Zu Beginn des Jahres 2022 präsentierte sich die MotoGP in bester Verfassung. Die Corona-Krise war endgültig überstanden, die Übersee-Rennen im asiatischen oder amerikanischen Raum endlich zurück im Kalender. Mit Aprilia hatte es im achten Anlauf zudem auch der letzte der sechs Hersteller geschafft, seinen Fahrern siegfähiges Material zur Verfügung zu stellen. In Argentinien feierten die Italiener dank Aleix Espargaro ihren ersten Triumph in der MotoGP-Ära. Damit standen bereits nach drei Saisonläufen alle sechs Konstrukteure mindestens einmal auf dem Podest, drei von ihnen hatten bereits Rennen gewonnen. Zudem verfügte die Königsklasse des Zweiradsports 2022 zum ersten Mal seit vier Jahren wieder über 12 Teams und 24 Fahrer im Grid, wovon erstmals alle mit konkurrenzfähigem Material am Start waren. Es gab keine finanzschwachen Rennställe mehr, alle Bezahlfahrer konnten über die vorangegangenen Jahre eliminiert werden. Die Leistungsdichte im Feld war hoch, das Level von Fahrern und Maschinen enorm. Die Grundlage für eine aufregende Zukunft schien damit gelegt. Doch dann der große Schock: Anfang Mai sickerte am Rande des Jerez-Tests durch, dass Suzuki die MotoGP mit Ende der Saison 2022 verlassen würde. Knapp anderthalb Wochen später wurde dies am Medien-Donnerstag des Frankreich-Grand-Prix in Le Mans offiziell bestätigt. Diese Meldung erwischte nicht nur das Einsatzteam um die Stammfahrer Alex Rins und Joan Mir - 2020 immerhin noch Weltmeister mit Suzuki - auf dem falschen Fuß, sondern auch die Dorna. Denn plötzlich stand der MotoGP-Promoter ohne sechsten Hersteller da. In der Folge wurde viel über mögliche Nachfolger spekuliert. Eine Kawasaki-Rückkehr in die Königsklasse wurde ebenso ins Spiel gebracht wie ein mögliches BMW-Engagement oder ein Aufstieg des Moto3-Topteams Leopard Racing von Gründer Flavio Becca. Auch die Dorna selbst berichtete bereits wenige Tage nach dem Bekanntwerden des Suzuki-Ausstiegs von großem Interesse am freiwerdenden Platz der Japaner. Vergeben wurde dieser aber bis heute nicht, weshalb 2023 nur noch elf Teams und 22 Fahrer im Grid stehen werden. Und doch hat der MotoGP-Promoter bekommen, was er wollte: Mit GasGas geht im kommenden Jahr neben Yamaha, Honda, Ducati, Aprilia und KTM nominell ein sechster Hersteller an den Start. Doch handelt es sich beim Schwesterkonzern von KTM, der das Tech3-Team ersetzen wird, tatsächlich um einen sechsten Hersteller oder trügt der Schein?
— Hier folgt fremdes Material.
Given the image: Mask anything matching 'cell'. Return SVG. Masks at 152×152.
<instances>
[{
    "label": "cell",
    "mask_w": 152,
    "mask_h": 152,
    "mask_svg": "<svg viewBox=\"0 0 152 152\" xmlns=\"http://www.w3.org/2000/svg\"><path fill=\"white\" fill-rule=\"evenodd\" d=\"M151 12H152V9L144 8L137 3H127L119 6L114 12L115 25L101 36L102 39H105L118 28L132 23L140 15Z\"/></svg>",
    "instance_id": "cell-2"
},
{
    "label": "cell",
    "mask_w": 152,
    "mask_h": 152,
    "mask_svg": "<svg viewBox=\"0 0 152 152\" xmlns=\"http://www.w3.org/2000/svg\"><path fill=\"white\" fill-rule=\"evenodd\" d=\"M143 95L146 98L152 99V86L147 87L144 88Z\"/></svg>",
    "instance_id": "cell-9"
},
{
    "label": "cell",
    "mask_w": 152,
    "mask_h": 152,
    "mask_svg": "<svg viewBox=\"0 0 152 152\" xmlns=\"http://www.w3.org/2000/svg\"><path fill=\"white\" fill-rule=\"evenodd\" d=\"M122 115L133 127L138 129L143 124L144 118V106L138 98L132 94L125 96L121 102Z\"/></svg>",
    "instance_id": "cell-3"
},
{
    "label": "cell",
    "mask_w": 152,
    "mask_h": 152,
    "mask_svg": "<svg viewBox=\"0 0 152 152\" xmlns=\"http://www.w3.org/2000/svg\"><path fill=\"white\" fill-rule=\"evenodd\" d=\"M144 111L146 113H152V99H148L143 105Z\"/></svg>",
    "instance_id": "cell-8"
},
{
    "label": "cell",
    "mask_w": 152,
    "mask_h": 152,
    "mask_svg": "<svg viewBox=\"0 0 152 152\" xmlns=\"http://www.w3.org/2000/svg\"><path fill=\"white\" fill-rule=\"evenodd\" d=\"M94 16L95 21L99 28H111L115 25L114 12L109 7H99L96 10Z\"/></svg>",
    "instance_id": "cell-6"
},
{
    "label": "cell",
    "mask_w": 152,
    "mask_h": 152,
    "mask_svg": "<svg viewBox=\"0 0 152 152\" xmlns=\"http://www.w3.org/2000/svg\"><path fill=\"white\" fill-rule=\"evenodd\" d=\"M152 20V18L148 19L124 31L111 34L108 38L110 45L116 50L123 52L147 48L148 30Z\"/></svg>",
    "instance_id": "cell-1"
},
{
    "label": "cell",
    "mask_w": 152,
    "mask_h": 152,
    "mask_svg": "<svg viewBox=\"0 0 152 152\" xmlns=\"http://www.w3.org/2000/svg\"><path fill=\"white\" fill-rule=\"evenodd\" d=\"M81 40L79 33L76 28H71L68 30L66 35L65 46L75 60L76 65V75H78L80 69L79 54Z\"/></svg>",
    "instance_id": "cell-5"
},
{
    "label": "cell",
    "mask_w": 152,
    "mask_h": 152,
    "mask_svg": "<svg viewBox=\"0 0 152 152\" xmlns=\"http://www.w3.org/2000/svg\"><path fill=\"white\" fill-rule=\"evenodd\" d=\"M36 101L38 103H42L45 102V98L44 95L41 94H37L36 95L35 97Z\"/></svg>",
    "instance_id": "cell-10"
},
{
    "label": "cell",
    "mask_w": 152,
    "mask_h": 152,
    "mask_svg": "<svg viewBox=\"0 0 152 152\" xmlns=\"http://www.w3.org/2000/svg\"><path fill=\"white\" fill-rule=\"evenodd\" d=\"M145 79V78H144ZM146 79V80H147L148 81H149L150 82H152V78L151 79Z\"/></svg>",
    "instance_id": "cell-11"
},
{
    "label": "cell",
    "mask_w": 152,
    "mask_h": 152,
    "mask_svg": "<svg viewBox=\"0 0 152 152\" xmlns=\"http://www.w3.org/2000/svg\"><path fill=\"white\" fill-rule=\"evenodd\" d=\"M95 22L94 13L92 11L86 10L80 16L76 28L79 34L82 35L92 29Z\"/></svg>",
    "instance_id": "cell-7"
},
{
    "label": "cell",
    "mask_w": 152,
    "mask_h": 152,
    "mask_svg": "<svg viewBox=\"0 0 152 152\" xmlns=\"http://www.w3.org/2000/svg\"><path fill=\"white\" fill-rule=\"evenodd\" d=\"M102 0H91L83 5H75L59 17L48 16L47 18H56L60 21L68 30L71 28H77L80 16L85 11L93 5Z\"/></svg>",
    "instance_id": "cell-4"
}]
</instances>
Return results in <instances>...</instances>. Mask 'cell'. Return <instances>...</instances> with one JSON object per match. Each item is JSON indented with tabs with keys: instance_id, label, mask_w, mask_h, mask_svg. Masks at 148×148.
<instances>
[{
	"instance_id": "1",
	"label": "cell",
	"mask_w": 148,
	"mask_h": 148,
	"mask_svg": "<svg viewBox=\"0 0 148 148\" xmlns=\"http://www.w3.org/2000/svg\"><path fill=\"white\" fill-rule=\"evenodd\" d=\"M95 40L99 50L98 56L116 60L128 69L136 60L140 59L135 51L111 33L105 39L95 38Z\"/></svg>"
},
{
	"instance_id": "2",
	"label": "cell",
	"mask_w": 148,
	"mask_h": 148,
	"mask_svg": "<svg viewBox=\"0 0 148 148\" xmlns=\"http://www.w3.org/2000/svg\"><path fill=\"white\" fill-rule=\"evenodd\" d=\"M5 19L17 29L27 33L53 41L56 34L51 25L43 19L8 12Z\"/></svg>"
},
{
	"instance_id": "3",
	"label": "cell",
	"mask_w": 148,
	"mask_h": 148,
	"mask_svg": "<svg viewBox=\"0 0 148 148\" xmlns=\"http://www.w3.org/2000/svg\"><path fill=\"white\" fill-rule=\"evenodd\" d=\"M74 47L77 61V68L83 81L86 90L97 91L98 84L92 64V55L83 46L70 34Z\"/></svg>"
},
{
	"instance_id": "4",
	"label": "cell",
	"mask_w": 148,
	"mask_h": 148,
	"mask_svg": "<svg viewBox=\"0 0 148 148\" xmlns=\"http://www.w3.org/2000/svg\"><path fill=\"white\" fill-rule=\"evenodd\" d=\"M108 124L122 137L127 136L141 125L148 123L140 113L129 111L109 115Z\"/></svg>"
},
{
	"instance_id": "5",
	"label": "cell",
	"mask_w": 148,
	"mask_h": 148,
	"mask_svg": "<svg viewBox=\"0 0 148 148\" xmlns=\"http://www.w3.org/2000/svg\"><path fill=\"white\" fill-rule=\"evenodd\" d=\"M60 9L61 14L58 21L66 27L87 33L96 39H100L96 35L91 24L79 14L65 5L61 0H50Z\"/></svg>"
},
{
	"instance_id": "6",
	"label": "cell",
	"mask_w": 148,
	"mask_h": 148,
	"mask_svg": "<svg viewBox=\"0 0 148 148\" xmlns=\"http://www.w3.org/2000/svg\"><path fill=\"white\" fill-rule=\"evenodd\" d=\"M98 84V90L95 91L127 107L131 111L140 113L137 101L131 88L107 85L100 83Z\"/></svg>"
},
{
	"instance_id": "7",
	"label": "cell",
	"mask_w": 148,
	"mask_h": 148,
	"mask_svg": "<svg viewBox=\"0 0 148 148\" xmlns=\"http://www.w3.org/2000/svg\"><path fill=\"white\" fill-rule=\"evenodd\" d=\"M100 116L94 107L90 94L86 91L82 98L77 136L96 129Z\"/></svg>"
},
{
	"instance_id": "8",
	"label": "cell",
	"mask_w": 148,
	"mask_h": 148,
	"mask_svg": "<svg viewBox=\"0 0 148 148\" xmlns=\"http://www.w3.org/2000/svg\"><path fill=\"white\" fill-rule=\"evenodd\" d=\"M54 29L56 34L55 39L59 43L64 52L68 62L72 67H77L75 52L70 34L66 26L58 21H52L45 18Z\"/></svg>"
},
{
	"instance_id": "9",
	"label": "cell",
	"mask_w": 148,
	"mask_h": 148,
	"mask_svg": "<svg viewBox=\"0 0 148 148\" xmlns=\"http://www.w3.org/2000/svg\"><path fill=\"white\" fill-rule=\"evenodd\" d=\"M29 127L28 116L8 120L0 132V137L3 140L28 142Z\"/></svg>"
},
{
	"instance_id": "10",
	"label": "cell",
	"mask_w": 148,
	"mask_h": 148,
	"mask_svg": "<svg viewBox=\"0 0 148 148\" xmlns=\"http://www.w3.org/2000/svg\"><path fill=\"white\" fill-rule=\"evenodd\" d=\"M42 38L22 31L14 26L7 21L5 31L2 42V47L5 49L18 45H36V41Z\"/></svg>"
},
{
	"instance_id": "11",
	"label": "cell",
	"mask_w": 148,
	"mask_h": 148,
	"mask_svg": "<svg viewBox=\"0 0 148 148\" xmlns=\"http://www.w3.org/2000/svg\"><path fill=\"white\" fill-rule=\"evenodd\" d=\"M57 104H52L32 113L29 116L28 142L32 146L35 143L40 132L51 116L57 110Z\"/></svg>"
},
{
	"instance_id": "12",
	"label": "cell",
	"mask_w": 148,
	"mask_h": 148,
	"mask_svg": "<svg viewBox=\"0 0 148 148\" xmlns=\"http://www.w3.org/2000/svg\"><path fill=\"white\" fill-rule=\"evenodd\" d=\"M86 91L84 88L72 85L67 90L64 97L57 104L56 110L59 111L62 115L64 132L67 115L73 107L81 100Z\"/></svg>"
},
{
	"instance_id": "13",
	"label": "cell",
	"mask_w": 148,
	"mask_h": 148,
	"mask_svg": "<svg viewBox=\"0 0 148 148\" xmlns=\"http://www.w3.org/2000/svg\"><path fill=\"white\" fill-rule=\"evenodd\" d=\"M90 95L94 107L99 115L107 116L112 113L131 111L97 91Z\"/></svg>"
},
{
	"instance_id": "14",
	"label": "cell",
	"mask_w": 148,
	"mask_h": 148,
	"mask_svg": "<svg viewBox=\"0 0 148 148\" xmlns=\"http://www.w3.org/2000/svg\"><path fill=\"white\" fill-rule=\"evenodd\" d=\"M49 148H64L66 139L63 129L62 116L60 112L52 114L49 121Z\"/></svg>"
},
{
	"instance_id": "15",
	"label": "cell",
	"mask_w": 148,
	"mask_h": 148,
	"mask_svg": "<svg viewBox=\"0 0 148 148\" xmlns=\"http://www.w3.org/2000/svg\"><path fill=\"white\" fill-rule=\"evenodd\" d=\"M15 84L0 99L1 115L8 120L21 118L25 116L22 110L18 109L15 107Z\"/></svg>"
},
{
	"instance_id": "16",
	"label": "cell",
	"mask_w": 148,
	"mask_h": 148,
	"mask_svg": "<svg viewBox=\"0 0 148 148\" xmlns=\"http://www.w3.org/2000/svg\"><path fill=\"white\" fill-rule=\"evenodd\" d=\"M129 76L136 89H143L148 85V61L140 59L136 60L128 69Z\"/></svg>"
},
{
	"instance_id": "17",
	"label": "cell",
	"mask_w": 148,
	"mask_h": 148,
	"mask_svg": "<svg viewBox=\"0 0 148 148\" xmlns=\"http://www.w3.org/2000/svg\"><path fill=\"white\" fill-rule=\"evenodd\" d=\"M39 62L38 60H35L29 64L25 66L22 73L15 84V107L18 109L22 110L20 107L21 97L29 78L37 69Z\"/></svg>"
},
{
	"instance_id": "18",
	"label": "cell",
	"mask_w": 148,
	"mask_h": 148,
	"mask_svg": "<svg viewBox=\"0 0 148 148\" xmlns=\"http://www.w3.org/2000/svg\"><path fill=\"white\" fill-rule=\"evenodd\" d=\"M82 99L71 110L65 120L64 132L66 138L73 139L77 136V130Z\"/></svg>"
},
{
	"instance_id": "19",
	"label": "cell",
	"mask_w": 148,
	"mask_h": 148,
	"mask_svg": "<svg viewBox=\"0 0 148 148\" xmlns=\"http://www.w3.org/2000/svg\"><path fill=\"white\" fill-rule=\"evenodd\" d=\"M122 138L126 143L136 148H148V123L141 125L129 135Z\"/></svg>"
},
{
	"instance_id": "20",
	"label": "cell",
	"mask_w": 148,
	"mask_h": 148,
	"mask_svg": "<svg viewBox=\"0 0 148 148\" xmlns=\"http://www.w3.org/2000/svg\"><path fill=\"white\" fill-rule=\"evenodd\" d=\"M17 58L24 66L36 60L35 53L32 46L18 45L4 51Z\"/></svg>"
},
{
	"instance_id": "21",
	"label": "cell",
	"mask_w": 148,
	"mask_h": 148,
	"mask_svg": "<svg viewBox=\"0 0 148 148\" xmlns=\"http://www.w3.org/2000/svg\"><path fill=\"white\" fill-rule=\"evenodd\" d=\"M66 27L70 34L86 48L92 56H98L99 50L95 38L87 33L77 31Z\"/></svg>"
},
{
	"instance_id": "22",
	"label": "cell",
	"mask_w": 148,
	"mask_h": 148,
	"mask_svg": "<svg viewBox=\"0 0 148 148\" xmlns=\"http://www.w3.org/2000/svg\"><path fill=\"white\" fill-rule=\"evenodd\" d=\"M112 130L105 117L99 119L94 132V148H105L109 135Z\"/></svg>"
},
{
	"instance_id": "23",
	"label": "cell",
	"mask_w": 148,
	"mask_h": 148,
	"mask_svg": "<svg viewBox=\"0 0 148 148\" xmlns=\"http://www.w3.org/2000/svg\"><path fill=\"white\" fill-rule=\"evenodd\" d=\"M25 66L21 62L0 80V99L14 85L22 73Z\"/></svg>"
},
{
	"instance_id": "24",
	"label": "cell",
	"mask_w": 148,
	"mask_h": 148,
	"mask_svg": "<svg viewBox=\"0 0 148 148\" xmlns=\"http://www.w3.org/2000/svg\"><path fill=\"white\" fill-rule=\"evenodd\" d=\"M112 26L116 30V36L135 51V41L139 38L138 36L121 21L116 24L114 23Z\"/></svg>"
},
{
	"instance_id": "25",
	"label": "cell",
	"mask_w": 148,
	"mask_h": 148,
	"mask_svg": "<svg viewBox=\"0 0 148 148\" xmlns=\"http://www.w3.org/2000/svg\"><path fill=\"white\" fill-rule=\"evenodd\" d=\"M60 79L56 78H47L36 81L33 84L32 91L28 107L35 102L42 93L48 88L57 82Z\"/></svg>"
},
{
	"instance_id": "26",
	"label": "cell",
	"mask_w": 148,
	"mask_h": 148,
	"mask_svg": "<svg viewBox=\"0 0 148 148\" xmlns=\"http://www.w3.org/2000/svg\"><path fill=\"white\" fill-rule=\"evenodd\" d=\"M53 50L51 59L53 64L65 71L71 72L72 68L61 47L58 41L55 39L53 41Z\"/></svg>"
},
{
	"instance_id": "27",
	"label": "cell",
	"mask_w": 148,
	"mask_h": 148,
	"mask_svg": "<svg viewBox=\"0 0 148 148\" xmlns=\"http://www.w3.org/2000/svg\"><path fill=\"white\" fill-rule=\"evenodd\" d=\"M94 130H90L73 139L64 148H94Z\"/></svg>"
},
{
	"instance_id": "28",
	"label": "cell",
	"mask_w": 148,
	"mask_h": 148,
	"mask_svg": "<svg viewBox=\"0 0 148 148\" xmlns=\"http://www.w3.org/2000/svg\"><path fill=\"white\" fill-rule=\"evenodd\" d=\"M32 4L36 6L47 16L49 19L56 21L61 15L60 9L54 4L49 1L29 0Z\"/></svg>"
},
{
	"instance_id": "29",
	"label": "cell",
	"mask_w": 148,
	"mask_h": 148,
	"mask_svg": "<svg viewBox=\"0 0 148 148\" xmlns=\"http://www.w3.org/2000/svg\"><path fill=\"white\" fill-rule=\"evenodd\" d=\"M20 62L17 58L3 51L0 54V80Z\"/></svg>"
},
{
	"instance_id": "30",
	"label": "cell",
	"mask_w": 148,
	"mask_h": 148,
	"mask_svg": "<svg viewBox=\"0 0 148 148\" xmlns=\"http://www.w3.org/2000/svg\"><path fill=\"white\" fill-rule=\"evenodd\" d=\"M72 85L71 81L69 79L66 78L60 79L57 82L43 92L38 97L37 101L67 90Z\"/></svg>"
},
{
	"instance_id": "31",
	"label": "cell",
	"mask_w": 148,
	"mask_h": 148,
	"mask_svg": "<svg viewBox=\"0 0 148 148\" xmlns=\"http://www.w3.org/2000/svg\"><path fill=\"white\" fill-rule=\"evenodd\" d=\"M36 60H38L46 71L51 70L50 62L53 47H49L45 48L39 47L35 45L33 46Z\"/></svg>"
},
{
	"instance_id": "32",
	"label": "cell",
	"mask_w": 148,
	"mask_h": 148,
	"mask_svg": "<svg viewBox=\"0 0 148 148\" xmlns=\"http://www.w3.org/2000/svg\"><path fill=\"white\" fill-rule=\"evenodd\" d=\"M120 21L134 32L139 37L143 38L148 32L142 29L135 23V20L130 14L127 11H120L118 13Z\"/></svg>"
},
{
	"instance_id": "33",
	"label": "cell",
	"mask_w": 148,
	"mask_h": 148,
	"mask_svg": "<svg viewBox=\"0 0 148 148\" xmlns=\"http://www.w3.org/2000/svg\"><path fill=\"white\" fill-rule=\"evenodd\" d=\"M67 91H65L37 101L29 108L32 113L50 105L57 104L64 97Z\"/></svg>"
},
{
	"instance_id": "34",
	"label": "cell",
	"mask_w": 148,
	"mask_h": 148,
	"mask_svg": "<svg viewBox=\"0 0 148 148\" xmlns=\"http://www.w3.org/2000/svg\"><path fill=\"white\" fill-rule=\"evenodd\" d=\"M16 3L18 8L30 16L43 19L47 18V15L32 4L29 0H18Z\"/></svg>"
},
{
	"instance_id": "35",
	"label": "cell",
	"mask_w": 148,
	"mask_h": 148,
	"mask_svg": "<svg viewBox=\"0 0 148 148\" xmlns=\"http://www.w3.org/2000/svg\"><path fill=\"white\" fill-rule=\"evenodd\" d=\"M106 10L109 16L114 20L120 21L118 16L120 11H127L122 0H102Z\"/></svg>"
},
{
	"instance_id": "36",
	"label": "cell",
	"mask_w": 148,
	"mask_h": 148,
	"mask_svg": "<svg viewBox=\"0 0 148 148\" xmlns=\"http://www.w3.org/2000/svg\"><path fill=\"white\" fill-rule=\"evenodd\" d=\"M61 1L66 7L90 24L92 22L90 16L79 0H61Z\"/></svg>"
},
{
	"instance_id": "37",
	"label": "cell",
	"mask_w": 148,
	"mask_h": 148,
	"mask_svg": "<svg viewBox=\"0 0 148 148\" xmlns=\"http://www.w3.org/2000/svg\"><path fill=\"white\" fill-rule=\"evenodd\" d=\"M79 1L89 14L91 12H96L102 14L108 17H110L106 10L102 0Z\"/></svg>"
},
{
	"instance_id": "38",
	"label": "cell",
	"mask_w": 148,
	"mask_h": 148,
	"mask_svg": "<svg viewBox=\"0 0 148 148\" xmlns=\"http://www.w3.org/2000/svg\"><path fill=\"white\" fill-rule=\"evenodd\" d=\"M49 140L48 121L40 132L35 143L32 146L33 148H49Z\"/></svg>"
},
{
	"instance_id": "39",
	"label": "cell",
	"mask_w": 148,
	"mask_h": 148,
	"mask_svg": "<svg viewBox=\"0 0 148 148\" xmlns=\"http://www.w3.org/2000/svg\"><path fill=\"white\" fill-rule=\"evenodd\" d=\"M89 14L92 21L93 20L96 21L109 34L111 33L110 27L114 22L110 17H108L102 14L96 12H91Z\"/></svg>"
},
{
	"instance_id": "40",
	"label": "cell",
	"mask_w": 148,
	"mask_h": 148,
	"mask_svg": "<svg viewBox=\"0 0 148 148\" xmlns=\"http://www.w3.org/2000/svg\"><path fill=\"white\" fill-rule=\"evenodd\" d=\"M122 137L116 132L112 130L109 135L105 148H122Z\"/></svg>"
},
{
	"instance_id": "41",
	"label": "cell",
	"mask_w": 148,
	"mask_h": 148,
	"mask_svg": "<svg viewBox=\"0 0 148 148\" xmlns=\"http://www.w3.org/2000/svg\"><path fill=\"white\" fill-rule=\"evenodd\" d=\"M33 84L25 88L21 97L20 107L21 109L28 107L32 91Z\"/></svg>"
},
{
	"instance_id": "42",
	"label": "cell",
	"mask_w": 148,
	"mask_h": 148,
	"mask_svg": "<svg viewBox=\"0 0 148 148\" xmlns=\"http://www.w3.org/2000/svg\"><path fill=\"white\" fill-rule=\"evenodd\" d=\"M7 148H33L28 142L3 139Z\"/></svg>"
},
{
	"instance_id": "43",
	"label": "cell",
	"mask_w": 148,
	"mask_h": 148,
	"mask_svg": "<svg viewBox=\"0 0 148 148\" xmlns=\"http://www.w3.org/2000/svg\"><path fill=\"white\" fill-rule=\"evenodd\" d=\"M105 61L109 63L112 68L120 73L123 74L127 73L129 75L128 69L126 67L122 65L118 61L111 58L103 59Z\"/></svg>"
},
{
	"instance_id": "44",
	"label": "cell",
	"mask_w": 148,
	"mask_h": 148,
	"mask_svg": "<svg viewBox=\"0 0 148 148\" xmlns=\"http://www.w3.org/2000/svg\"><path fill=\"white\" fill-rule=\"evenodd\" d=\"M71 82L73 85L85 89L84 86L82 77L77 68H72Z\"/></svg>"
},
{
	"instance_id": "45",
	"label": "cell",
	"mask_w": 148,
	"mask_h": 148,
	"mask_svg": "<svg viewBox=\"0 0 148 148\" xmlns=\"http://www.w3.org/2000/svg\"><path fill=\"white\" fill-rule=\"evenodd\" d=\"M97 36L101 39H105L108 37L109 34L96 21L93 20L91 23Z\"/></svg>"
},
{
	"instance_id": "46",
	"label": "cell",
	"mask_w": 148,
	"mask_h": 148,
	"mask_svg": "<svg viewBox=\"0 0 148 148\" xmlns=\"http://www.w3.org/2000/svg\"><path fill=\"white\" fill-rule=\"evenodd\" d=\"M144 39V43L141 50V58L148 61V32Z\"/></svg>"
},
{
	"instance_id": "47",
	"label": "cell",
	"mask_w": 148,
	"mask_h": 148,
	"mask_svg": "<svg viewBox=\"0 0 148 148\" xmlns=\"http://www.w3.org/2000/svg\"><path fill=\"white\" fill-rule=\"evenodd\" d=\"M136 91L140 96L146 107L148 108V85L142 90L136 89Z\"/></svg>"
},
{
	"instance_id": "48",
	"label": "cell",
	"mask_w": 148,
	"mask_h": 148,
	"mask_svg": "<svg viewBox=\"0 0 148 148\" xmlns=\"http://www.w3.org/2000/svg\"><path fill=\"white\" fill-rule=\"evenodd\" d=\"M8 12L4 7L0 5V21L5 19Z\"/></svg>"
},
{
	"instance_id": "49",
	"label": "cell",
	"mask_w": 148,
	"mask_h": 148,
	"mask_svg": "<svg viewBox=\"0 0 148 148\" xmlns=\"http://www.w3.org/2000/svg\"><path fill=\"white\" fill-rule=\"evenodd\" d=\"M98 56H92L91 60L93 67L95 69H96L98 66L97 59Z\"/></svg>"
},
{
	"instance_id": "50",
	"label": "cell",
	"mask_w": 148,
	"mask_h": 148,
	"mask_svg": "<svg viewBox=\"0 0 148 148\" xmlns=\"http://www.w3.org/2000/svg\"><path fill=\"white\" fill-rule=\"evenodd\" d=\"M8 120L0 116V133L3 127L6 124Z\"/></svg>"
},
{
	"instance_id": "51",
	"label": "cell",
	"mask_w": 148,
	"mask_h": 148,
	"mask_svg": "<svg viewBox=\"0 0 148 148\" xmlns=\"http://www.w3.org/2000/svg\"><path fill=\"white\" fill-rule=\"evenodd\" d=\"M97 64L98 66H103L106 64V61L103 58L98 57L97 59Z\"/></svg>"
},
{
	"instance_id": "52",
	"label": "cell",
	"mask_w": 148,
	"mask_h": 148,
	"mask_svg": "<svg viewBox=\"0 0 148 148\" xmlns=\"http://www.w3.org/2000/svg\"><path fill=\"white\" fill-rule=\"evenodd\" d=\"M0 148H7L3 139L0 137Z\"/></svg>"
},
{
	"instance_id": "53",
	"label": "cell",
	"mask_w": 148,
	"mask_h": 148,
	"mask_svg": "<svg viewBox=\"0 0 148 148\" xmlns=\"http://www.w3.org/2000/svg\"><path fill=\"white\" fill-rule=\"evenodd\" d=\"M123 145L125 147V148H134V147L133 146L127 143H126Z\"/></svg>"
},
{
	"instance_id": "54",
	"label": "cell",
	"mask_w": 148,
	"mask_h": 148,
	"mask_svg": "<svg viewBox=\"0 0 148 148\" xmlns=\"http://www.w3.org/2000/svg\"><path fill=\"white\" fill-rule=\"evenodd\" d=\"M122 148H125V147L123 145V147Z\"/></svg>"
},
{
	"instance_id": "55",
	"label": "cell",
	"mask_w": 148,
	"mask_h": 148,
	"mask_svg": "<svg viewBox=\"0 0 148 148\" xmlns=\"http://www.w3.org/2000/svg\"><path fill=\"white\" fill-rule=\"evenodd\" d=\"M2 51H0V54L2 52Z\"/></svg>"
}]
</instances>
Beginnen wir am Red Bull Ring. Denn dort luden Hubert Trunkenpolz, seines Zeichens Vorstandsmitglied der Pierer Mobility AG, KTM-Motorsportchef Pit Beirer und Tech3-Teamchef Herve Poncharal am 19. August 2022 - am Rande des Großen Preises von Österreich - zu einer außerordentlichen Pressekonferenz. Das Ganze erfolgte unter dem Slogan "Get on the Gas!". Verkündet wurde auf dieser Pressekonferenz wenig überraschend der Einstieg von GasGas in die MotoGP - oder um es mit den Worten von Beirer zu sagen: "Zunächst möchte ich der Dorna für die tolle Show danken, an der wir teilnehmen dürfen. Wir haben mit KTM schon erste Spuren in diesem Paddock hinterlassen können und bislang eine fantastische Reise bestritten. Jetzt haben wir uns aber entschlossen, mit GasGas noch eine weitere Marke in die MotoGP zu bringen." Dazu wird das Tech 3 KTM Factory Racing Team von Poncharal ab der Saison 2023 im Grid der Königsklasse durch GasGas ersetzt. Antreten wird der spanische Hersteller unter dem Namen 'GasGas Factory Racing Team'. "Das wird ein unglaubliches Abenteuer", ist sich Beirer sicher.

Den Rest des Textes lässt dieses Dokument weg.